> _Text shown_:
Re: [Tutor] A regular expression problem

2010-12-01 Thread Steven D'Aprano

Josep M. Fontana wrote:
[...]

I guess this is because the character encoding was not specified but
accented characters in the languages I'm dealing with should be
treated as a-z or A-Z, shouldn't they? 


No. a-z means a-z. If you want the localized set of alphanumeric 
characters, you need \w.


Likewise 0-9 means 0-9. If you want localized digits, you need \d.


> I mean, how do you deal with

languages that are not English with regular expressions? I would
assume that as long as you set the right encoding, Python will be able
to determine which subset of specific sequences of bytes count as a-z
or A-Z.


Encodings have nothing to do with this issue.

Literal characters a, b, ..., z etc. always have ONE meaning: they 
represent themselves (although possibly in a case-insensitive fashion). 
E means E, not È, É, Ê or Ë.

> _Task item a_: Put the lines of the records from the first line through the line holding "Which has the larger blue bar, Haram", inclusive, into a numbered list, leaving out any blank lines.

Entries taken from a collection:
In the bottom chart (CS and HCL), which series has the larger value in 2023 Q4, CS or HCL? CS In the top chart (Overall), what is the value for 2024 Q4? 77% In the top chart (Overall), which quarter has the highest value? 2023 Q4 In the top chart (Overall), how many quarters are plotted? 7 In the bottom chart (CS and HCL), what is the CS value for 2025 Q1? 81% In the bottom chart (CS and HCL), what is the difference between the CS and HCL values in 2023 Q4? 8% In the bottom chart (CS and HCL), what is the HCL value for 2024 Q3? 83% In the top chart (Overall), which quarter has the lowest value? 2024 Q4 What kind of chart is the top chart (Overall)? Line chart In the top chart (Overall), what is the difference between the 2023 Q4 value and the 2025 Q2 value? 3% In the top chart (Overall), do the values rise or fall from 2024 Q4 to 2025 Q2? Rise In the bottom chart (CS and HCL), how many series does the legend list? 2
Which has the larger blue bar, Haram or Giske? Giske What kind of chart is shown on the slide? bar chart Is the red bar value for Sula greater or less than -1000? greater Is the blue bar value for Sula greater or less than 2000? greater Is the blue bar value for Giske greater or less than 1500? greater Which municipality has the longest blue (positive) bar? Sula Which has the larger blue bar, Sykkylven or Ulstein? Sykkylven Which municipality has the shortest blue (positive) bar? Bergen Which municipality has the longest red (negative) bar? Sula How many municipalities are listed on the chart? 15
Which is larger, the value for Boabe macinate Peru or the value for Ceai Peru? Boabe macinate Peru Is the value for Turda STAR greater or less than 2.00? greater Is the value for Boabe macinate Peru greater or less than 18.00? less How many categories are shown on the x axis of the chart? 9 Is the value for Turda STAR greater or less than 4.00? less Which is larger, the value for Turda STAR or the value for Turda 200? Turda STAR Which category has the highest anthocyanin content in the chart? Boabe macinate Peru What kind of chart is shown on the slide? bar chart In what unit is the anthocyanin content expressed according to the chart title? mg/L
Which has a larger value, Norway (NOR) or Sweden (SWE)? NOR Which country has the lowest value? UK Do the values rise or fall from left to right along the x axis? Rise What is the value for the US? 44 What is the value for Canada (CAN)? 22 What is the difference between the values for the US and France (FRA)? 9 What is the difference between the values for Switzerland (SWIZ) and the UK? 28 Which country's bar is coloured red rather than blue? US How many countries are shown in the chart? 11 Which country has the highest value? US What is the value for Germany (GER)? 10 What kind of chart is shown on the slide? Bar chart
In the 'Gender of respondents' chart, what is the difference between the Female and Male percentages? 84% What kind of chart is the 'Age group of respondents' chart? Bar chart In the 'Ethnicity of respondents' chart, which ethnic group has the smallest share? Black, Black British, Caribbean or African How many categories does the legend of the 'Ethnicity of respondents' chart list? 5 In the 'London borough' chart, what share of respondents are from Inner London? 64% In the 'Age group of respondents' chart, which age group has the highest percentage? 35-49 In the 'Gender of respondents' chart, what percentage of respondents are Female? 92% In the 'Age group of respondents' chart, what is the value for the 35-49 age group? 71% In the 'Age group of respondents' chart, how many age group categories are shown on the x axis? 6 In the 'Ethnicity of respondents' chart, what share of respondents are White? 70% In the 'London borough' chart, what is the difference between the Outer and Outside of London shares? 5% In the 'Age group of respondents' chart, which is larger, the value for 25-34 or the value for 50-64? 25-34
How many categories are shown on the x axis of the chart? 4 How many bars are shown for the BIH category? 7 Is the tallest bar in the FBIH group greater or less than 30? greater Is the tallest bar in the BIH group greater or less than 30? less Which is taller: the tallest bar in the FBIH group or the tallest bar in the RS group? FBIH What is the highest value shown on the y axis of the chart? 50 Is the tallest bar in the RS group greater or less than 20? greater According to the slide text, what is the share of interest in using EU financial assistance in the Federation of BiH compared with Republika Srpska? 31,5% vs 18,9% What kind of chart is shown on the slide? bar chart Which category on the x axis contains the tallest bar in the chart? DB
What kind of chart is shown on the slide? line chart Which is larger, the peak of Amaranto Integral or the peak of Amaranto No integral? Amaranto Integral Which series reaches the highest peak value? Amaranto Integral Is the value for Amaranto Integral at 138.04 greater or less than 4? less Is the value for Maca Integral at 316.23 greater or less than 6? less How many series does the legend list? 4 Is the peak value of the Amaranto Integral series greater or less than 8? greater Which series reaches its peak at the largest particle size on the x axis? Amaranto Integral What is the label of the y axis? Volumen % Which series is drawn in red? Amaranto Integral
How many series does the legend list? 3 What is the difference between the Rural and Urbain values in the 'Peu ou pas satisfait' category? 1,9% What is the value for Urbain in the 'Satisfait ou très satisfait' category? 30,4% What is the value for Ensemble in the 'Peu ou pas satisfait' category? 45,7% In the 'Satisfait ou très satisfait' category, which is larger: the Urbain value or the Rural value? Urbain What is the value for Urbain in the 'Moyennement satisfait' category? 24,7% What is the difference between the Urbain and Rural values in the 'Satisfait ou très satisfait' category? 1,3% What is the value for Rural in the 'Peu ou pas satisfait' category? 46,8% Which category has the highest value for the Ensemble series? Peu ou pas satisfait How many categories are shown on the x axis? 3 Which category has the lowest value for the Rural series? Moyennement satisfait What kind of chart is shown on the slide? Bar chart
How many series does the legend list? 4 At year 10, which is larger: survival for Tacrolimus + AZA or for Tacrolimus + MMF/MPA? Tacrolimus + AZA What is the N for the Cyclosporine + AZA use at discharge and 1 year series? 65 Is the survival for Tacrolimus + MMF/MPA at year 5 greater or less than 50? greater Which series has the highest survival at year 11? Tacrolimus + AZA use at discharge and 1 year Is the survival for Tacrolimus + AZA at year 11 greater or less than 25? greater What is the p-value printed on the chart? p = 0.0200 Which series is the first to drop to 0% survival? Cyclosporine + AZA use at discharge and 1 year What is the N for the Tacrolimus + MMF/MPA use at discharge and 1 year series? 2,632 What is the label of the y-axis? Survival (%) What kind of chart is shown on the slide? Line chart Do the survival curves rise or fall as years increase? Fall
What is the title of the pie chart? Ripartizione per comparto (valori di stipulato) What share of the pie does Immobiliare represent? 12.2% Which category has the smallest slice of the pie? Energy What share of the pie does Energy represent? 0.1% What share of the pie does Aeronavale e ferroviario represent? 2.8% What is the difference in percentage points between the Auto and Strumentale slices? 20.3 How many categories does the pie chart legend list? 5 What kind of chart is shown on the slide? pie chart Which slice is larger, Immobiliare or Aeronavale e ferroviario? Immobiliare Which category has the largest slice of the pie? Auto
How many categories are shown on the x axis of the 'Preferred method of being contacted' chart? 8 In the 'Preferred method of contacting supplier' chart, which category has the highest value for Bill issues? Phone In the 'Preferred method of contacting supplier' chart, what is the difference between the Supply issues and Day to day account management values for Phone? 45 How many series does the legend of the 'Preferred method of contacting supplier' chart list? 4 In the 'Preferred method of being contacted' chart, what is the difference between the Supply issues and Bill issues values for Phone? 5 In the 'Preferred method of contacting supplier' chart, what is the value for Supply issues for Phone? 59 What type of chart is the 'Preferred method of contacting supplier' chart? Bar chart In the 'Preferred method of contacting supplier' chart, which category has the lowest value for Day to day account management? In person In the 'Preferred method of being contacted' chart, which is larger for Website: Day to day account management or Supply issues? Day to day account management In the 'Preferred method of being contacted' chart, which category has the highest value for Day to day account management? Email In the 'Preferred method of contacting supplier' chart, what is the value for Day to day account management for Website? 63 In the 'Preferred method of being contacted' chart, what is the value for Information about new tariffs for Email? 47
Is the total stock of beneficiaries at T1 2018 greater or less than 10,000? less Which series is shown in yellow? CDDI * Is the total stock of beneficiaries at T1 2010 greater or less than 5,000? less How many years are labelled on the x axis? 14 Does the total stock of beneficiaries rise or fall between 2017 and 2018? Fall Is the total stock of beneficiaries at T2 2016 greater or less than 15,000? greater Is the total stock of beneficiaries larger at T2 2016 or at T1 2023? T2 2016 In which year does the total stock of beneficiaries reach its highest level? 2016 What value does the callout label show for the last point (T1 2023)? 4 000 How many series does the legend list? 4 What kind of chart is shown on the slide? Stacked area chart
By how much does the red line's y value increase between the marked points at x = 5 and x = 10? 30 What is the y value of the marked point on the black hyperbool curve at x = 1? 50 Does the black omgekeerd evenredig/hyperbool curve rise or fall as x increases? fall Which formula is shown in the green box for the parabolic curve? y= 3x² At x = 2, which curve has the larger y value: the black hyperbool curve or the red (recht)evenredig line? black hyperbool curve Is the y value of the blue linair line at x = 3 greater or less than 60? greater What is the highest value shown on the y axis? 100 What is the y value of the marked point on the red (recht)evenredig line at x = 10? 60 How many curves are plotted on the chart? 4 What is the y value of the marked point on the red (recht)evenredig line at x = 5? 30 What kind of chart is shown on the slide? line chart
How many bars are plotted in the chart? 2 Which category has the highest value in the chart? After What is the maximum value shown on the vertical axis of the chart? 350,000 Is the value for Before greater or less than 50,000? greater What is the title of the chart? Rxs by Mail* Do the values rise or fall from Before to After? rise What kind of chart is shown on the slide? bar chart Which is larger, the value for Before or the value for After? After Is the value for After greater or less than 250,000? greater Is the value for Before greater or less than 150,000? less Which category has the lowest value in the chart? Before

> _Task item b_: Give the regular expression thread again from "languages that are" through "a case-insensitive fashion).", inclusive, switching "bytes" to "octets".

> _Answer a_:
1. In the bottom chart (CS and HCL), which series has the larger value in 2023 Q4, CS or HCL? CS In the top chart (Overall), what is the value for 2024 Q4? 77% In the top chart (Overall), which quarter has the highest value? 2023 Q4 In the top chart (Overall), how many quarters are plotted? 7 In the bottom chart (CS and HCL), what is the CS value for 2025 Q1? 81% In the bottom chart (CS and HCL), what is the difference between the CS and HCL values in 2023 Q4? 8% In the bottom chart (CS and HCL), what is the HCL value for 2024 Q3? 83% In the top chart (Overall), which quarter has the lowest value? 2024 Q4 What kind of chart is the top chart (Overall)? Line chart In the top chart (Overall), what is the difference between the 2023 Q4 value and the 2025 Q2 value? 3% In the top chart (Overall), do the values rise or fall from 2024 Q4 to 2025 Q2? Rise In the bottom chart (CS and HCL), how many series does the legend list? 2
2. Which has the larger blue bar, Haram or Giske? Giske What kind of chart is shown on the slide? bar chart Is the red bar value for Sula greater or less than -1000? greater Is the blue bar value for Sula greater or less than 2000? greater Is the blue bar value for Giske greater or less than 1500? greater Which municipality has the longest blue (positive) bar? Sula Which has the larger blue bar, Sykkylven or Ulstein? Sykkylven Which municipality has the shortest blue (positive) bar? Bergen Which municipality has the longest red (negative) bar? Sula How many municipalities are listed on the chart? 15

> _Answer b_:
languages that are not English with regular expressions? I would
assume that as long as you set the right encoding, Python will be able
to determine which subset of specific sequences of octets count as a-z
or A-Z.


Encodings have nothing to do with this issue.

Literal characters a, b, ..., z etc. always have ONE meaning: they 
represent themselves (although possibly in a case-insensitive fashion).